Filter the entries beneath this task, copying only the lines that hold the word "frames".

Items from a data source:
<<<<

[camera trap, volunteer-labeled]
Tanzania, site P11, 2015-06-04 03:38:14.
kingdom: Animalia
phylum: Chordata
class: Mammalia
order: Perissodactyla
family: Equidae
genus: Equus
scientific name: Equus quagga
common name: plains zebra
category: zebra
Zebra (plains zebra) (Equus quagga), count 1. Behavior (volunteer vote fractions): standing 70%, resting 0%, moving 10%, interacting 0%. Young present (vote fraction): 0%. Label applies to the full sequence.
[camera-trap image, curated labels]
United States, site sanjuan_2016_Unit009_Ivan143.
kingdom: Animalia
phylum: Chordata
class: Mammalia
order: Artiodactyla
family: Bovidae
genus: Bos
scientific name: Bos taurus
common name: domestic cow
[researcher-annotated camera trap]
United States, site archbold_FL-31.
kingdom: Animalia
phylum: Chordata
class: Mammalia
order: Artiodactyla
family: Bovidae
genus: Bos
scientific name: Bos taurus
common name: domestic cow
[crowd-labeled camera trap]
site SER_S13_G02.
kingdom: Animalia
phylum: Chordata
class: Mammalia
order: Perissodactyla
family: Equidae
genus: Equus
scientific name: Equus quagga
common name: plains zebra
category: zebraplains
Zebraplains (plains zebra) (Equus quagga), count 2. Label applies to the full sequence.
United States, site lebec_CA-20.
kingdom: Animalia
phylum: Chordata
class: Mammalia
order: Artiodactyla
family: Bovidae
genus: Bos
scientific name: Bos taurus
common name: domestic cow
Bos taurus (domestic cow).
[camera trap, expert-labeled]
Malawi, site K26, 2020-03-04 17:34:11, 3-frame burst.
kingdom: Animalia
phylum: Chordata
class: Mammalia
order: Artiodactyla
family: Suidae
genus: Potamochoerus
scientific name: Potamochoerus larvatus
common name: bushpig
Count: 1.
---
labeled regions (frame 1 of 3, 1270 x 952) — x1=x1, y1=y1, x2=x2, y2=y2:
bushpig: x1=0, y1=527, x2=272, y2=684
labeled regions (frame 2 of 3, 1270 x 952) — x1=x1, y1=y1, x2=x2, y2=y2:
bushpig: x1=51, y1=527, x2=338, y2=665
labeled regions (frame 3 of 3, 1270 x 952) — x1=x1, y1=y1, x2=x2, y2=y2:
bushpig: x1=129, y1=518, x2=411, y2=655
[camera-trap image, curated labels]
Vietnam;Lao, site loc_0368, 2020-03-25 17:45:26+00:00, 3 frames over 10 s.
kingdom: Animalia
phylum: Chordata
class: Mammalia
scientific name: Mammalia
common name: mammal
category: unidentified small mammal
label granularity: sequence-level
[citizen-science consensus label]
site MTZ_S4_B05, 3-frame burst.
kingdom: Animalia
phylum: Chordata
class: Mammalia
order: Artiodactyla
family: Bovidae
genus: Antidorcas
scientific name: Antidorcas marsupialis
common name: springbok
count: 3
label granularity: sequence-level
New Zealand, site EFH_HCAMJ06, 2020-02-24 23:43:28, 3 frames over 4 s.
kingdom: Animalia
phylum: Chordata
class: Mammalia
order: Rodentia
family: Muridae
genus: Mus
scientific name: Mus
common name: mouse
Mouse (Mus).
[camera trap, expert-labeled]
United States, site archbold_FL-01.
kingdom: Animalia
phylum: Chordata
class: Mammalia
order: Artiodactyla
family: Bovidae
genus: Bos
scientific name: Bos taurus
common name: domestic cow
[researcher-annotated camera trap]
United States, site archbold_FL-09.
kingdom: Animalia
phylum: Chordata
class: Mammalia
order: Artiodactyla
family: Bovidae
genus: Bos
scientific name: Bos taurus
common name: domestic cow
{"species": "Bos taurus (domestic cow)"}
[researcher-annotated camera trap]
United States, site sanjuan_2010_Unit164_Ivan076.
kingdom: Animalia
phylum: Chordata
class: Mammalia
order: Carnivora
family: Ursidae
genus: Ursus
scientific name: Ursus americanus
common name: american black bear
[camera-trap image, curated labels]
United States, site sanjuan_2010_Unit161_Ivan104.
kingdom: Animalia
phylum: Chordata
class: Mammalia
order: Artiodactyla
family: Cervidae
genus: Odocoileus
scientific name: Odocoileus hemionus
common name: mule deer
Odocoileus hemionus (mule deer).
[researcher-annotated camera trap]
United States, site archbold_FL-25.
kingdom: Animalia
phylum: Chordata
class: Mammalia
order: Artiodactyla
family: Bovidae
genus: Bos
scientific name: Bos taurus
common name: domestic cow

>>>>

Answer to this problem:
Vietnam;Lao, site loc_0368, 2020-03-25 17:45:26+00:00, 3 frames over 10 s.
New Zealand, site EFH_HCAMJ06, 2020-02-24 23:43:28, 3 frames over 4 s.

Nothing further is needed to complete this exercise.